No mesmo terreno, havia quatro casa de madeiras, que também foram consumidas. Os sinais do fogo ainda estão presentes no local, que está aparentemente vazio. Moradores do bairro falam do eco dos tiros, dos gritos da mãe de Santos e do irmão e de ver o jovem cair morto, no meio da rua. Nos olhos de alguns se percebe o pânico:
— Os vizinhos correram com baldes de água para evitar que alguém mais perdesse a vida ou se machucasse. Senti medo de perder tudo, mas aí penso naquela mãe que perdeu um filho. Ele não tinha nada a ver com essas facções — relata uma pessoa, que vive há anos nas redondezas de onde ocorreu o crime.
Outra pessoa relata que as ruas do entorno são marcadas por confusões:
— Nas ruas aqui perto é bagunça direto. Escutamos gritos e tiros. No dia em que mataram o guri, vim ver o que estava acontecendo e sei que eles mataram o Alisson por engano. Foi um horror ouvir todos aqueles tiros e ver o guri morto no meio da rua.
Outra pessoa lembra que estava dormindo:
— Acordei com o barulho dos tiros, levantei correndo e vi as casas pegando fogo. Não sei quem matou o guri e nem quem colocou fogo, só sei que senti muito medo. A gente se assusta. O que tinha na casa queimou tudo, é algo que marca a gente.
Dois caminhões do 5º Batalhão de Bombeiro Militar foram acionados para controlar o fogo. Eles precisaram do apoio de um caminhão do Samae para o abastecimento da água. Foram usados 30 mil litros de água. Ainda conforme relato de populares, logo depois, na Rua dos Quero-Queros, os bandidos efetuaram disparos de arma de fogo e tentaram atear fogo em um automóvel Celta.
Guerra de facções
Para o historiador Charles Kieling, a prática de atear fogo tem se tornado comum pelos membros de facções porque são projetadas três situações:
- Promover o extermínio de vestígios, dificultando o trabalho dos órgãos de segurança na investigação.
- Estabelecer uma demonstração de “força” frente aos rivais e medo nas comunidades em situação de vulnerabilidade social, amedrontando e instigando ameaças de atear fogo na moradia de quem os enfrentar.
- Promover uma “migração” forçada dos “consumidores e clientes” daquele ponto da facção rival para o local em que a outra facção considerar mais apropriado.

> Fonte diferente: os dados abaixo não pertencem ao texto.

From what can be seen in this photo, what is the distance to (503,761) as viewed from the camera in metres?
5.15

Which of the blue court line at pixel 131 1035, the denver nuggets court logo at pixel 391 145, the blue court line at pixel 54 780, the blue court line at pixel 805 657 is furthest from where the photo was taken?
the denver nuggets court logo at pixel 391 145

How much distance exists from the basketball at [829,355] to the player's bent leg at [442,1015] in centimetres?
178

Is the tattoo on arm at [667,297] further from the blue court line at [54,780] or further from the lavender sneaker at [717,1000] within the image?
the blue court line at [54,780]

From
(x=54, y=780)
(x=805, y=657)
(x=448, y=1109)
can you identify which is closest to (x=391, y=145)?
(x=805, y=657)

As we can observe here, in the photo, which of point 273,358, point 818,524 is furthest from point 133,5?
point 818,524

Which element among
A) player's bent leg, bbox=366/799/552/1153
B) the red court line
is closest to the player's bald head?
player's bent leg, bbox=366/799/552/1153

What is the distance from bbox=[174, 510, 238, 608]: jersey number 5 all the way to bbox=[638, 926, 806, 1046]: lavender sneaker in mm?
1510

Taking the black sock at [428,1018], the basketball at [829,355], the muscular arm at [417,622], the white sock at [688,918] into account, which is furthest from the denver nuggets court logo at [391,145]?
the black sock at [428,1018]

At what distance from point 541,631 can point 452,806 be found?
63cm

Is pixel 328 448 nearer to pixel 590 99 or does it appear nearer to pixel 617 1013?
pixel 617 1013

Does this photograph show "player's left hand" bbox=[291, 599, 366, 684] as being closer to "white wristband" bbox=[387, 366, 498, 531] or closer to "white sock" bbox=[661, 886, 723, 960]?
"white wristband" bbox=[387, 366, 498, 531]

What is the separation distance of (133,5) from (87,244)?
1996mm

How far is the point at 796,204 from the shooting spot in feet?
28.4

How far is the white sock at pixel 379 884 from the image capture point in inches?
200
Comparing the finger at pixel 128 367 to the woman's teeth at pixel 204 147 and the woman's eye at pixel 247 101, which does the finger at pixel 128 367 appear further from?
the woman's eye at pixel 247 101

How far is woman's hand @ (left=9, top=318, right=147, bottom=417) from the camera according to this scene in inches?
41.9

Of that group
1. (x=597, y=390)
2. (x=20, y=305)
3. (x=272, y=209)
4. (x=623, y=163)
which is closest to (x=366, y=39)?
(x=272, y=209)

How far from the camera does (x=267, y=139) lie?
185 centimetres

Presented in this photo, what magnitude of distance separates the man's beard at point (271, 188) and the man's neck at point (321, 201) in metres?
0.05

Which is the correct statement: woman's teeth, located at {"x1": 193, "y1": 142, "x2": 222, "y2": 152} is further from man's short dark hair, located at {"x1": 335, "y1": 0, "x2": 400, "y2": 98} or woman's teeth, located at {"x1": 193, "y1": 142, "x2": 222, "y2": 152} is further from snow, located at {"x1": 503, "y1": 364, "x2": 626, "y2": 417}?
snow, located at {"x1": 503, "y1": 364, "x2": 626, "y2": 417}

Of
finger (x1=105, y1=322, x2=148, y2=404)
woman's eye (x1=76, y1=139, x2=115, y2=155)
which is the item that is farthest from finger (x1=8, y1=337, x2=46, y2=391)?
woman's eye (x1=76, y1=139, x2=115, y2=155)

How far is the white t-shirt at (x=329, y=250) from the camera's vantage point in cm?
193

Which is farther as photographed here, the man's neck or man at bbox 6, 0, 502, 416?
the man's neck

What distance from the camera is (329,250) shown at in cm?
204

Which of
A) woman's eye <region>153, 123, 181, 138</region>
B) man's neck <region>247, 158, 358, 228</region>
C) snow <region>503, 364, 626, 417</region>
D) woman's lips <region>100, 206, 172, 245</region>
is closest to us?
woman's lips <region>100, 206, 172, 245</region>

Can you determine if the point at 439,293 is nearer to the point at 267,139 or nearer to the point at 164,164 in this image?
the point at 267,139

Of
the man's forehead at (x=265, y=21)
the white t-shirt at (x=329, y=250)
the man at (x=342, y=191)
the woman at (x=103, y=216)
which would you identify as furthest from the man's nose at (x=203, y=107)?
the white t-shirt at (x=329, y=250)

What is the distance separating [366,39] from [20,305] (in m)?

O especialista afirma que essa prática foi “importada” no Rio Grande do Sul de outras facções, como do Comando Vermelho, do Rio de Janeiro . Ele aponta que o procedimento é adotado tanto pelos Bala na Cara, quanto pelos Manos, mas que os Manos fazem isso em menor escala:
— Além da prática de atear fogo em carros utilizados para ações criminosas ou com vítimas, eles fazem isso com as moradias e em locais utilizados por facções rivais, reforçando a visibilidade e as narrativas nas comunidades. É um recado aos moradores de que sofrerão consequências por não contribuir com informações para a facção. Tais moradores, por habitarem áreas onde há ausência das forças de segurança, ficam condicionados a atender as demandas das facções. São reféns de uma organização social e política, que é estabelecida pela facção.